Предубеждения поддерживаются и средствами массовой информации. Когда происходит преступления, они спешат сообщить, ставился ли виновнику преступления ранее психиатрический диагноз, и были ли у него в прошлом контакты с психиатрическими лечебными заведениями. Я знаю, что люди с психическими заболеваниями убивают других людей. Я также знаю, что люди, не имеющие психических заболеваний, иногда становятся убийцами, и знаю, что большинство людей, к счастью, не убивают друг друга. Беда в том, что в своих представлениях мы так склонны объединять людей с психическйми заболеваниями в группу, и если один из них убил человека, отчего же другим не делать того же? Разумеется, это не так, но, сталкиваясь с жестоким и пугающим насилием, проще всего думать, что эти преступления совершаются людьми, непохожими на нас. Признавать темные стороны собственного Я действительно тяжело, трудно признать, что горячая любовь может превратиться в ненависть, или примерить на себя такую жизненную ситуацию, которая может довести родителей до убийства собственных детей. Тут уж гораздо легче думать, что насилие и убийства совершают какие-то другие люди, непохожие на нас. Больные люди. Пациенты психиатрических клиник, невменяемые, не такие, как мы. Это страшно, но есть простое решение: этих других, непохожих на нас, мы можем посадить за решетку. Возможно, это не сильно изменит статистику насильственных смертей. Но мы, по крайней мере, снимем с себя ответственность за эти убийства и свою ответственность за наше общество и за его развитие. А это уже кое-что!

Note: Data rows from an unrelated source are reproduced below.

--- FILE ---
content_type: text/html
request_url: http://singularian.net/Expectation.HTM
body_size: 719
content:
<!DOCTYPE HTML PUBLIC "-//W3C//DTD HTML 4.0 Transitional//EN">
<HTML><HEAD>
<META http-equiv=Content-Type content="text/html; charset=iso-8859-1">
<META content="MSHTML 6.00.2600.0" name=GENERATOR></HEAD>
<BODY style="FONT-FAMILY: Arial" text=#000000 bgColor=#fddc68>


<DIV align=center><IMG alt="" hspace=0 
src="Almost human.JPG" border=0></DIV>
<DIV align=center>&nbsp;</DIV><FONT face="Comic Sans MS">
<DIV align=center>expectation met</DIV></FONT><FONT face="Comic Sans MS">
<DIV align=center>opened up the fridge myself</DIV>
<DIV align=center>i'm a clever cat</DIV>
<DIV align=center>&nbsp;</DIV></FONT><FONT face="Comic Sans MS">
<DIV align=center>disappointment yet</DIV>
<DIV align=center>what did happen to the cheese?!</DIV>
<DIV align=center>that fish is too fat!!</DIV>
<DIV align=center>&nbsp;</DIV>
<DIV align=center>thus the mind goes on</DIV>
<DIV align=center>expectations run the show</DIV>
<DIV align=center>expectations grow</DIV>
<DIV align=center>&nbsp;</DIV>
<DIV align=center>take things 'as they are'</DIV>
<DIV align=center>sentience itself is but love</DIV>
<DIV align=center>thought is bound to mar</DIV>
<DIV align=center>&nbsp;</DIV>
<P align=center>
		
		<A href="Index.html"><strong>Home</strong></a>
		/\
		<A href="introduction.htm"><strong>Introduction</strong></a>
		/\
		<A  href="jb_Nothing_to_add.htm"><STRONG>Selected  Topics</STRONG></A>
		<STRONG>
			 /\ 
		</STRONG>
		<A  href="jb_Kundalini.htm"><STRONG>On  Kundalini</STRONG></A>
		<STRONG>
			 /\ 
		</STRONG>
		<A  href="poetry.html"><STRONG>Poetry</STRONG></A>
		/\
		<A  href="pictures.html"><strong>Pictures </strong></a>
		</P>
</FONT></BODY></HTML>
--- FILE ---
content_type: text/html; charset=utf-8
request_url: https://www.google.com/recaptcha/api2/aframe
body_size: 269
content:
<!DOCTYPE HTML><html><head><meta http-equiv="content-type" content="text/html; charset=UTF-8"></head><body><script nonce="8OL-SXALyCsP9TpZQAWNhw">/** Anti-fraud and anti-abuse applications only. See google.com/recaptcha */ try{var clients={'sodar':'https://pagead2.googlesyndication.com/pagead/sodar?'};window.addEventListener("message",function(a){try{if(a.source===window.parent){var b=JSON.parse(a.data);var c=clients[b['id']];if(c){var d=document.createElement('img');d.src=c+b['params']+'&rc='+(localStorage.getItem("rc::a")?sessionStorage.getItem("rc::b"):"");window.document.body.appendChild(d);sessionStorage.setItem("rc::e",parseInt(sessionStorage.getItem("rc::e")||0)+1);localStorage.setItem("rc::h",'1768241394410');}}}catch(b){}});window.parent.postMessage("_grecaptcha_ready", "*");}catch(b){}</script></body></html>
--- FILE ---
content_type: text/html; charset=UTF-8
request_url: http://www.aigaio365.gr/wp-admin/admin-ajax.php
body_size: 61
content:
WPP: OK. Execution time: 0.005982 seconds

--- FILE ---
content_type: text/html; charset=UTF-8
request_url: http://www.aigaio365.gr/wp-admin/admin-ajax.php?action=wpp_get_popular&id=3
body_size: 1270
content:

Средства массовой информации, конечно, тоже можно использовать для борьбы против того, чтобы на людях, страдающих или страдавших психическими заболеваниями, раз и навсегда ставилось несмываемое клеймо. Сейчас в обществе стало гораздо больше открытости, чем было еще несколько лет тому назад, и все больше людей открыто делятся своим опытом, рассказывая о том, с чем им приходилось сталкиваться из-за психической болезни. Это очень полезно, ведь чем больше примеров мы будем знать, тем богаче и подробнее будет выглядеть общая картина. Мы видим людей различных профессий, с различными условиями жизни, различными диагнозами. Симпатичных, несимпатичных, мужественных и нытиков. Получающих и не получающих лекарственное лечение, рассказывающих о позитивном и негативном опыте общения с системой здравоохранения. «Психически больные» люди не обязательно «все такие». Сталкиваясь с вызовами, которые встречаются на жизненном пути, люди ведут себя очень по-разному, и так же по-разному они ведут себя в болезни.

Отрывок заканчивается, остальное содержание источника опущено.